Tujuan Tugas — Tulis kembali bagian teks tentang fear based marketing yang dimulai dari "2. The Solution" dan berakhir pada "to stop smoking.", lalu ganti "konsumen" dengan "pelanggan".

Fear is so powerful. This is why employing fear is one of the most effective marketing tactics. Perusahaan asuransi sudah dari dulu menerapkan fear based marketing, yang dengan cepat strategi ini diadopsi oleh berbagai industri lain. Kita melihat iklan pemanis buatan yang memanfaatkan ketakutan kita akan diabetes. Perusahaan pembersih lantai, memainkan ketakutan kita akan kuman. Industri kecantikan menggarisbawahi ketakutan kita tidak diterima masyarakat. Merek-merek produk natural acap kali menggunakan ketakutan kita akan chemicals.

Marketers’ approach dalam mengaplikasikan fear based marketing ini biasanya terdiri dari 2 hal:
1. Reason to be fearful
Memahami ketakutan konsumen yang akan di-highlight. Behavioral psychologist Dr. Wyatt Woodsmall mengatakan bahwa:
“If you can find out what people’s worst nightmare is, camp out inside their nightmare…[they’ll] do anything…to get out of that situation.”
Fear dilandaskan pada 2 hal: perceived vulnerability (seberapa besar kemungkinan akan terjadinya fear tersebut) dan perceived severity (rasa sakit yang timbul karena fear yang jadi kenyataan) It is difficult to manufacture fear that doesn’t exist alias jangan mengada-adakan fear. The right approach adalah menggunakan fear that already exists - dan fears of the unknown adalah fundamental fear yang didefinisikan oleh Carleton (2016) sebagai berikut:
"the perceived absence of information at any level of consciousness or point of processing"
2. The Solution
Never manipulate customers, instead inspiring customers to make sensible and informed decisions based on reliable, honest approach atau campaign. We want to build a positive rapport dengan konsumen, bukannya memanfaatkan their fear dengan mengambil keputusan tak masuk akal. Jadi, kalau kita mau membantu people against their fear, don’t sell false claims of products; Don’t force people to buy your products. At the end, solusi yang dimaksud di sini adalah membantu konsumen/people mengatasi ketakutan mereka dengan melakukan positive changes sekaligus membangun trust dan authority of our brand dan company. Mau membantu orang mengatasi ketakutannya akan kemungkinan berbagai jenis penyakit karena merokok, we can use fear based marketing approach to help people to stop smoking.
Fear marketing hanyalah salah satu marketing tactis, dan tidak harus “gloomy” dengan klaim yang seram. Do understand a fine line between ethical and unethical fear based marketing. Don’t cross the line.

Cuplikan Data —

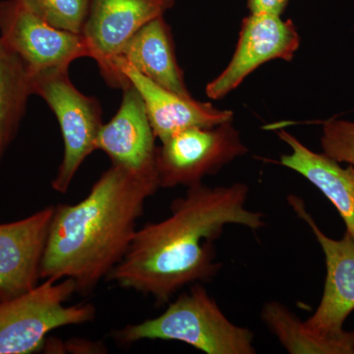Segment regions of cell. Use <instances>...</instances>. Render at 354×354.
Segmentation results:
<instances>
[{
  "instance_id": "7c38bea8",
  "label": "cell",
  "mask_w": 354,
  "mask_h": 354,
  "mask_svg": "<svg viewBox=\"0 0 354 354\" xmlns=\"http://www.w3.org/2000/svg\"><path fill=\"white\" fill-rule=\"evenodd\" d=\"M122 92L118 113L109 122L104 123L100 131L97 150L106 153L111 158V165L138 176L158 179L157 138L145 106L131 85Z\"/></svg>"
},
{
  "instance_id": "9c48e42d",
  "label": "cell",
  "mask_w": 354,
  "mask_h": 354,
  "mask_svg": "<svg viewBox=\"0 0 354 354\" xmlns=\"http://www.w3.org/2000/svg\"><path fill=\"white\" fill-rule=\"evenodd\" d=\"M298 218L304 220L320 244L326 261V279L322 299L313 315L305 321L310 329L322 337L341 339L351 332L344 324L354 310V241L346 232L342 239L324 234L307 212L305 203L297 195L288 197Z\"/></svg>"
},
{
  "instance_id": "52a82bcc",
  "label": "cell",
  "mask_w": 354,
  "mask_h": 354,
  "mask_svg": "<svg viewBox=\"0 0 354 354\" xmlns=\"http://www.w3.org/2000/svg\"><path fill=\"white\" fill-rule=\"evenodd\" d=\"M174 6V0H90L82 36L109 86L129 87V81L114 69V59L133 35Z\"/></svg>"
},
{
  "instance_id": "8fae6325",
  "label": "cell",
  "mask_w": 354,
  "mask_h": 354,
  "mask_svg": "<svg viewBox=\"0 0 354 354\" xmlns=\"http://www.w3.org/2000/svg\"><path fill=\"white\" fill-rule=\"evenodd\" d=\"M55 206L0 223V302L25 295L39 285L41 262Z\"/></svg>"
},
{
  "instance_id": "ac0fdd59",
  "label": "cell",
  "mask_w": 354,
  "mask_h": 354,
  "mask_svg": "<svg viewBox=\"0 0 354 354\" xmlns=\"http://www.w3.org/2000/svg\"><path fill=\"white\" fill-rule=\"evenodd\" d=\"M35 15L57 29L82 35L90 0H21Z\"/></svg>"
},
{
  "instance_id": "2e32d148",
  "label": "cell",
  "mask_w": 354,
  "mask_h": 354,
  "mask_svg": "<svg viewBox=\"0 0 354 354\" xmlns=\"http://www.w3.org/2000/svg\"><path fill=\"white\" fill-rule=\"evenodd\" d=\"M31 95L29 69L0 39V165L17 136Z\"/></svg>"
},
{
  "instance_id": "5b68a950",
  "label": "cell",
  "mask_w": 354,
  "mask_h": 354,
  "mask_svg": "<svg viewBox=\"0 0 354 354\" xmlns=\"http://www.w3.org/2000/svg\"><path fill=\"white\" fill-rule=\"evenodd\" d=\"M69 68L50 70L32 75V95L46 102L59 124L64 140V157L53 189L65 194L81 165L94 151L102 125L101 102L84 95L73 85Z\"/></svg>"
},
{
  "instance_id": "6da1fadb",
  "label": "cell",
  "mask_w": 354,
  "mask_h": 354,
  "mask_svg": "<svg viewBox=\"0 0 354 354\" xmlns=\"http://www.w3.org/2000/svg\"><path fill=\"white\" fill-rule=\"evenodd\" d=\"M248 195L244 183L188 187L185 196L172 202L167 218L137 230L124 257L106 279L152 297L158 305L169 302L184 286L211 281L221 268L215 242L225 227H265L264 215L247 208Z\"/></svg>"
},
{
  "instance_id": "277c9868",
  "label": "cell",
  "mask_w": 354,
  "mask_h": 354,
  "mask_svg": "<svg viewBox=\"0 0 354 354\" xmlns=\"http://www.w3.org/2000/svg\"><path fill=\"white\" fill-rule=\"evenodd\" d=\"M74 293L72 279H48L25 295L0 302V354L37 353L53 330L94 321V305H66Z\"/></svg>"
},
{
  "instance_id": "ffe728a7",
  "label": "cell",
  "mask_w": 354,
  "mask_h": 354,
  "mask_svg": "<svg viewBox=\"0 0 354 354\" xmlns=\"http://www.w3.org/2000/svg\"><path fill=\"white\" fill-rule=\"evenodd\" d=\"M290 0H247L250 13H266L281 16Z\"/></svg>"
},
{
  "instance_id": "e0dca14e",
  "label": "cell",
  "mask_w": 354,
  "mask_h": 354,
  "mask_svg": "<svg viewBox=\"0 0 354 354\" xmlns=\"http://www.w3.org/2000/svg\"><path fill=\"white\" fill-rule=\"evenodd\" d=\"M261 317L290 353L354 354V332L342 339L322 337L281 302H267Z\"/></svg>"
},
{
  "instance_id": "4fadbf2b",
  "label": "cell",
  "mask_w": 354,
  "mask_h": 354,
  "mask_svg": "<svg viewBox=\"0 0 354 354\" xmlns=\"http://www.w3.org/2000/svg\"><path fill=\"white\" fill-rule=\"evenodd\" d=\"M113 67L139 93L156 138L160 142L187 128L216 127L234 118L232 111L216 109L209 102L196 101L153 83L122 60H114Z\"/></svg>"
},
{
  "instance_id": "7a4b0ae2",
  "label": "cell",
  "mask_w": 354,
  "mask_h": 354,
  "mask_svg": "<svg viewBox=\"0 0 354 354\" xmlns=\"http://www.w3.org/2000/svg\"><path fill=\"white\" fill-rule=\"evenodd\" d=\"M157 178L111 165L75 205L55 206L41 278L70 279L76 292H93L124 257Z\"/></svg>"
},
{
  "instance_id": "8992f818",
  "label": "cell",
  "mask_w": 354,
  "mask_h": 354,
  "mask_svg": "<svg viewBox=\"0 0 354 354\" xmlns=\"http://www.w3.org/2000/svg\"><path fill=\"white\" fill-rule=\"evenodd\" d=\"M157 149L160 188L202 183L248 152L232 121L213 127H191L160 142Z\"/></svg>"
},
{
  "instance_id": "ba28073f",
  "label": "cell",
  "mask_w": 354,
  "mask_h": 354,
  "mask_svg": "<svg viewBox=\"0 0 354 354\" xmlns=\"http://www.w3.org/2000/svg\"><path fill=\"white\" fill-rule=\"evenodd\" d=\"M0 39L23 60L31 75L69 68L74 60L91 58L82 35L53 27L21 0H0Z\"/></svg>"
},
{
  "instance_id": "30bf717a",
  "label": "cell",
  "mask_w": 354,
  "mask_h": 354,
  "mask_svg": "<svg viewBox=\"0 0 354 354\" xmlns=\"http://www.w3.org/2000/svg\"><path fill=\"white\" fill-rule=\"evenodd\" d=\"M300 46L291 20L266 13H250L242 21L239 43L225 69L207 85L209 99H223L258 67L274 59L290 62Z\"/></svg>"
},
{
  "instance_id": "3957f363",
  "label": "cell",
  "mask_w": 354,
  "mask_h": 354,
  "mask_svg": "<svg viewBox=\"0 0 354 354\" xmlns=\"http://www.w3.org/2000/svg\"><path fill=\"white\" fill-rule=\"evenodd\" d=\"M113 337L121 346L162 339L184 342L208 354L257 353L253 333L230 322L202 283H193L160 316L125 326Z\"/></svg>"
},
{
  "instance_id": "d6986e66",
  "label": "cell",
  "mask_w": 354,
  "mask_h": 354,
  "mask_svg": "<svg viewBox=\"0 0 354 354\" xmlns=\"http://www.w3.org/2000/svg\"><path fill=\"white\" fill-rule=\"evenodd\" d=\"M321 145L323 152L337 160L354 167V122L330 120L323 125Z\"/></svg>"
},
{
  "instance_id": "9a60e30c",
  "label": "cell",
  "mask_w": 354,
  "mask_h": 354,
  "mask_svg": "<svg viewBox=\"0 0 354 354\" xmlns=\"http://www.w3.org/2000/svg\"><path fill=\"white\" fill-rule=\"evenodd\" d=\"M115 59L127 62L142 75L167 90L192 97L177 62L171 27L165 16L150 21L133 35Z\"/></svg>"
},
{
  "instance_id": "5bb4252c",
  "label": "cell",
  "mask_w": 354,
  "mask_h": 354,
  "mask_svg": "<svg viewBox=\"0 0 354 354\" xmlns=\"http://www.w3.org/2000/svg\"><path fill=\"white\" fill-rule=\"evenodd\" d=\"M278 136L290 148L279 164L304 176L325 195L354 241V167H342L326 153L313 152L286 130L279 131Z\"/></svg>"
}]
</instances>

Latihan Selesai —
2. The Solution
Never manipulate customers, instead inspiring customers to make sensible and informed decisions based on reliable, honest approach atau campaign. We want to build a positive rapport dengan pelanggan, bukannya memanfaatkan their fear dengan mengambil keputusan tak masuk akal. Jadi, kalau kita mau membantu people against their fear, don’t sell false claims of products; Don’t force people to buy your products. At the end, solusi yang dimaksud di sini adalah membantu pelanggan/people mengatasi ketakutan mereka dengan melakukan positive changes sekaligus membangun trust dan authority of our brand dan company. Mau membantu orang mengatasi ketakutannya akan kemungkinan berbagai jenis penyakit karena merokok, we can use fear based marketing approach to help people to stop smoking.